Answer
a) The limit provided in part (a) is not correct.
b) The limit provided in part (b) is correct.
Work Step by Step
a) L'Hospital's rule states that $\lim\limits_{x \to \infty} f(x)=\lim\limits_{x \to \infty} \dfrac{A'(x)}{B'(x)}$
Here, $\lim\limits_{x \to 0} \dfrac{x^2-2x}{x^2-\sin x}=\lim\limits_{x \to 0} \dfrac{2x-2}{2x-\cos x}=1$
Also, $\lim\limits_{x \to 0} \dfrac{x^2-2x}{x^2-\sin x}=\lim\limits_{x \to 0} \dfrac{2x-2}{2x-\cos x} \ne \lim\limits_{x \to 0} \dfrac{2}{2+\sin x}=1$
(L'Hospital's rule can not be used because we do not have indeterminate form.)

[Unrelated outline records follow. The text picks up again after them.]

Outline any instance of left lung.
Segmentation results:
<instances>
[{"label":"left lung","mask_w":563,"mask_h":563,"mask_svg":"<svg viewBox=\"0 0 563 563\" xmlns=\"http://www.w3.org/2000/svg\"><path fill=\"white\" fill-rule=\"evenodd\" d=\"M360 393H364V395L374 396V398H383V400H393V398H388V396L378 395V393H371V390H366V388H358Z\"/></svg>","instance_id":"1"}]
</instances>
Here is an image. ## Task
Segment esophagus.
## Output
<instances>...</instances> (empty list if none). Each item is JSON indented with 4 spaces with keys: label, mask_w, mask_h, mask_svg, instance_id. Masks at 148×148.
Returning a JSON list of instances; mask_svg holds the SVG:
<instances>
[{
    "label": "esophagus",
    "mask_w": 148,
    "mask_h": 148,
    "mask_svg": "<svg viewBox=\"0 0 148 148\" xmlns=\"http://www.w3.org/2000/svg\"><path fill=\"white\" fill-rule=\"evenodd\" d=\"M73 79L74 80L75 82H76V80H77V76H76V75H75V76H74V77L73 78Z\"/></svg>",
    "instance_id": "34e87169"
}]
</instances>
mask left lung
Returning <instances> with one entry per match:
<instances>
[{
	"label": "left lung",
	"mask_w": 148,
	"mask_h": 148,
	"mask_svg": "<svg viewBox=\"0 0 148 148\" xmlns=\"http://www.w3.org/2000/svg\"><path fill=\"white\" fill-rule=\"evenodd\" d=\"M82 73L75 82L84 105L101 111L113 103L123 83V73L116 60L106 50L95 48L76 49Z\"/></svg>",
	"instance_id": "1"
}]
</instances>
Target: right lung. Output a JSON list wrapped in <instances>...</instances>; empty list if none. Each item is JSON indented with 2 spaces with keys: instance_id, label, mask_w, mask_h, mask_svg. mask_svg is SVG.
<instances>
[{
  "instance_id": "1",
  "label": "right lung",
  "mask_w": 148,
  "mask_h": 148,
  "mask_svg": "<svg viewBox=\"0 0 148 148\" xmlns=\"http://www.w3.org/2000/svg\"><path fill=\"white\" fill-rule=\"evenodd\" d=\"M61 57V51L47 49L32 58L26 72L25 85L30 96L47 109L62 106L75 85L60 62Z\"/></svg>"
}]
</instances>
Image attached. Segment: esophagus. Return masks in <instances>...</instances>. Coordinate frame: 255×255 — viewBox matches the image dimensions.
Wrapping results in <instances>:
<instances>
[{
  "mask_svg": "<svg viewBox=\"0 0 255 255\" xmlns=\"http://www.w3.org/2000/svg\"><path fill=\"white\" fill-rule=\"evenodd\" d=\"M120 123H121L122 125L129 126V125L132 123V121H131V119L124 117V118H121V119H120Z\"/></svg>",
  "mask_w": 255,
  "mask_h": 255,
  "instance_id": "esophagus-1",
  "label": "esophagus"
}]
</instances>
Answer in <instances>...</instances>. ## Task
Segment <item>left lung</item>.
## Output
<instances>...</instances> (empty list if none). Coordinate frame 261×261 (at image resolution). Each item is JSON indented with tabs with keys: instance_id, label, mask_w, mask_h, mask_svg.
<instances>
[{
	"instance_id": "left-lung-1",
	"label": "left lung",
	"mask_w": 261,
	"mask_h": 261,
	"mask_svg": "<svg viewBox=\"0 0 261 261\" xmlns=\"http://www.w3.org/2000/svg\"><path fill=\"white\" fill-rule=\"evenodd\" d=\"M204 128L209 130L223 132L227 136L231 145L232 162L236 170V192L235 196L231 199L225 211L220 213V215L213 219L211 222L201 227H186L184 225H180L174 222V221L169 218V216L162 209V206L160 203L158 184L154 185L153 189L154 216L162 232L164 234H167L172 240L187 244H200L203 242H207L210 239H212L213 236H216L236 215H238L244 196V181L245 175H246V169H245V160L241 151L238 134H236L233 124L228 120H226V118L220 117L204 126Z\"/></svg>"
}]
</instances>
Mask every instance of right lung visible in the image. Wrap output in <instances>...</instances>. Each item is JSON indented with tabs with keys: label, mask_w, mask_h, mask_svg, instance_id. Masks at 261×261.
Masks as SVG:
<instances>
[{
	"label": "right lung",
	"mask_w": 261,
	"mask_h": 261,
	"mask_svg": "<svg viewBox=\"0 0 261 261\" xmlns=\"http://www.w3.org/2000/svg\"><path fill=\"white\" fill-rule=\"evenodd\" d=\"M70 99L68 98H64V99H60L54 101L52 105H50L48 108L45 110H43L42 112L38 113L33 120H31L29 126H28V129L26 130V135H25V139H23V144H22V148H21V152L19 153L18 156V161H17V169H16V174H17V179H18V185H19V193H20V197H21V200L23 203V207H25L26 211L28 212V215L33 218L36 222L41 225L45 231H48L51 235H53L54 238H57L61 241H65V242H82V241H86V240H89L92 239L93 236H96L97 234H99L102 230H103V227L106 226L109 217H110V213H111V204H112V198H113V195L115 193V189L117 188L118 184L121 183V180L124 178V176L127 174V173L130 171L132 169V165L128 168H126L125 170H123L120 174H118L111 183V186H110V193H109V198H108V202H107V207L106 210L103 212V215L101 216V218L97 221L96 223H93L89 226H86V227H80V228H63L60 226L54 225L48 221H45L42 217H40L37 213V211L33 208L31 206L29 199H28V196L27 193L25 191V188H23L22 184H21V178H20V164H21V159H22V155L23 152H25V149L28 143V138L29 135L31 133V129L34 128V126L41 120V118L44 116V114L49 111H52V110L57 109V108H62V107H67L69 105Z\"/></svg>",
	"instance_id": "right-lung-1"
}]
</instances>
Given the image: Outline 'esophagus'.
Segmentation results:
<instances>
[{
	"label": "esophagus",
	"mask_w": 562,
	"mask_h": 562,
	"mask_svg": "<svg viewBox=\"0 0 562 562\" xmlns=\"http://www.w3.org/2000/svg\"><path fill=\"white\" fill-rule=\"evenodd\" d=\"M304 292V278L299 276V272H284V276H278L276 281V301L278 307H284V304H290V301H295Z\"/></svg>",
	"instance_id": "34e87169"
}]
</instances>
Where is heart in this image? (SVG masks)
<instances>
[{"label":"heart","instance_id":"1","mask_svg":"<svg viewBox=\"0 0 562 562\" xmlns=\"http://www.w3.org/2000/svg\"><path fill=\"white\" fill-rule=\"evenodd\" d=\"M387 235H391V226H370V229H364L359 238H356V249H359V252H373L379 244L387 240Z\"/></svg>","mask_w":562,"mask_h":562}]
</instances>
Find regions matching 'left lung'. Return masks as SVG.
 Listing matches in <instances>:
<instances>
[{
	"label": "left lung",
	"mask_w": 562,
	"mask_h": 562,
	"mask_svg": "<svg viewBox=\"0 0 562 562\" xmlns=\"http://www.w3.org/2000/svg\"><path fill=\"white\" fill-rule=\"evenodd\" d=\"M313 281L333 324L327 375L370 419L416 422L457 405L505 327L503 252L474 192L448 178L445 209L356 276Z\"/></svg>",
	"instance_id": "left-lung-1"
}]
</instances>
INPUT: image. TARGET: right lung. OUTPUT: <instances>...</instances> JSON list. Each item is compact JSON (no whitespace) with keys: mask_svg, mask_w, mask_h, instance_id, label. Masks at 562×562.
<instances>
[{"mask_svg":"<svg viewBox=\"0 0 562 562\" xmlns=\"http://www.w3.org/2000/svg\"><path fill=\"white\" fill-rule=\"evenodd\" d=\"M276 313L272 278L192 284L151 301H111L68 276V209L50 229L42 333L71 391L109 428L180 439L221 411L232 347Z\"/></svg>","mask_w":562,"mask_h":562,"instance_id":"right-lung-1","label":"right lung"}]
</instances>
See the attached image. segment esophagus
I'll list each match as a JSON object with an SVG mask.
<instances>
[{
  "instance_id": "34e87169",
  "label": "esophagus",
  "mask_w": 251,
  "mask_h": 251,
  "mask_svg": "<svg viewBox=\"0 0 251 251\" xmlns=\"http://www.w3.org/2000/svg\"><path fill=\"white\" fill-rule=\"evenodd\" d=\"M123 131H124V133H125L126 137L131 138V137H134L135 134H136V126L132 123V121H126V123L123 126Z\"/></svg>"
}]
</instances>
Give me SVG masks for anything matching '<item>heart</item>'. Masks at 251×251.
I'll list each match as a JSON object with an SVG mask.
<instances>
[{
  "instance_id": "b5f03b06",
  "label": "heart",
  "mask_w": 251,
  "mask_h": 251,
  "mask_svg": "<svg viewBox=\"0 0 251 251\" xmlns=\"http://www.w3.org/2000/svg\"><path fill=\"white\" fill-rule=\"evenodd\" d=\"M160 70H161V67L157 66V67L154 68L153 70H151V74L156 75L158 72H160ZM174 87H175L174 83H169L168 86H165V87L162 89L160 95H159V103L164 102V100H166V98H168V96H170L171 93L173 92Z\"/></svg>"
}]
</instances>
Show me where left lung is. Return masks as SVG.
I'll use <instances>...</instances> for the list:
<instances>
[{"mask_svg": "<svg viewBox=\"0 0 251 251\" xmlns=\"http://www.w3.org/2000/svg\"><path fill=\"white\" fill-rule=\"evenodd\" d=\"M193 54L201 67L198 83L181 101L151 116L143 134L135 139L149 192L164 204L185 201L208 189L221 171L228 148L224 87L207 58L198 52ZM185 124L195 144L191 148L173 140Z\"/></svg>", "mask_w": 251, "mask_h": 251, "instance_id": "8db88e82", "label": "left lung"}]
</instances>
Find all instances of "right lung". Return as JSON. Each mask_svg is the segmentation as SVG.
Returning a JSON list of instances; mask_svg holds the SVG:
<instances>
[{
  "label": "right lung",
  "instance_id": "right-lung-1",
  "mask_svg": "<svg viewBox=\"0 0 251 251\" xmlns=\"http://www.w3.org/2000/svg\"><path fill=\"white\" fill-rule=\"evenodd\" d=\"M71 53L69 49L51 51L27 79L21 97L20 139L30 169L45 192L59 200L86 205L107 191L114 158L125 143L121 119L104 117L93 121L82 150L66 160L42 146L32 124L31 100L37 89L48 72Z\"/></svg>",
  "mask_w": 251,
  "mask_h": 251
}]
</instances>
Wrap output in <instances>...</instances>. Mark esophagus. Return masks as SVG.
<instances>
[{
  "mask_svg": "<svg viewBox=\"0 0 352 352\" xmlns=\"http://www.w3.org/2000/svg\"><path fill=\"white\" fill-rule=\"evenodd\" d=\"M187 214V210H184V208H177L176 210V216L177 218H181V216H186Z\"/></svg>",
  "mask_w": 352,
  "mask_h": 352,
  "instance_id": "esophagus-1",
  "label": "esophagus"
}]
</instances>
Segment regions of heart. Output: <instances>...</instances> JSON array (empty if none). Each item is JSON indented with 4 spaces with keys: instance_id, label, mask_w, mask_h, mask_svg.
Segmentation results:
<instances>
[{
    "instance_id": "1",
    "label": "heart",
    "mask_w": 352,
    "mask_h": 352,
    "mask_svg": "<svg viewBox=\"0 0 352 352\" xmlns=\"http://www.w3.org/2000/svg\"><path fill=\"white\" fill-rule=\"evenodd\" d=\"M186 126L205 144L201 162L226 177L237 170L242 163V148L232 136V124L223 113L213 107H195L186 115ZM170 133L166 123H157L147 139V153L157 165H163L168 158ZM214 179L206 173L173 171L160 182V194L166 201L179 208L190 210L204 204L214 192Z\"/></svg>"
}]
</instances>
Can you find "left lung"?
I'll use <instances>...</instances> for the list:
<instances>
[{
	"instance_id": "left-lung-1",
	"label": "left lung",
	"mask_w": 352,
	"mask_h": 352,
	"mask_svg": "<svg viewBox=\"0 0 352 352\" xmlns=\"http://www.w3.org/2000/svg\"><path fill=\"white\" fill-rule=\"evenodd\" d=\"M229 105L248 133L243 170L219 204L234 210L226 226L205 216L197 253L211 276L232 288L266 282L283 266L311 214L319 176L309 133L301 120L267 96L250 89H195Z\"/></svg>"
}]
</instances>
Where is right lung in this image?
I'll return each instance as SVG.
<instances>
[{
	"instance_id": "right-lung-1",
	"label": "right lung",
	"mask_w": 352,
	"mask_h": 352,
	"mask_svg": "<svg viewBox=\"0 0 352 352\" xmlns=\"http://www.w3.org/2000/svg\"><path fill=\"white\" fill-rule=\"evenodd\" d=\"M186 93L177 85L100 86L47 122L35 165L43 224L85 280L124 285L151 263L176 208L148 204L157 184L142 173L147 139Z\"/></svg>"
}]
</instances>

b) $\lim\limits_{x \to 0} \dfrac{x^2-2x}{x^2-\sin x}=\lim\limits_{x \to 0} \dfrac{2x-2}{2x-\cos x}=\dfrac{2(0)-2}{2(0)-\cos 0}=2$
Hence,
a) The limit provided in part(a) is not correct.
b) The limit provided in part(b) is correct.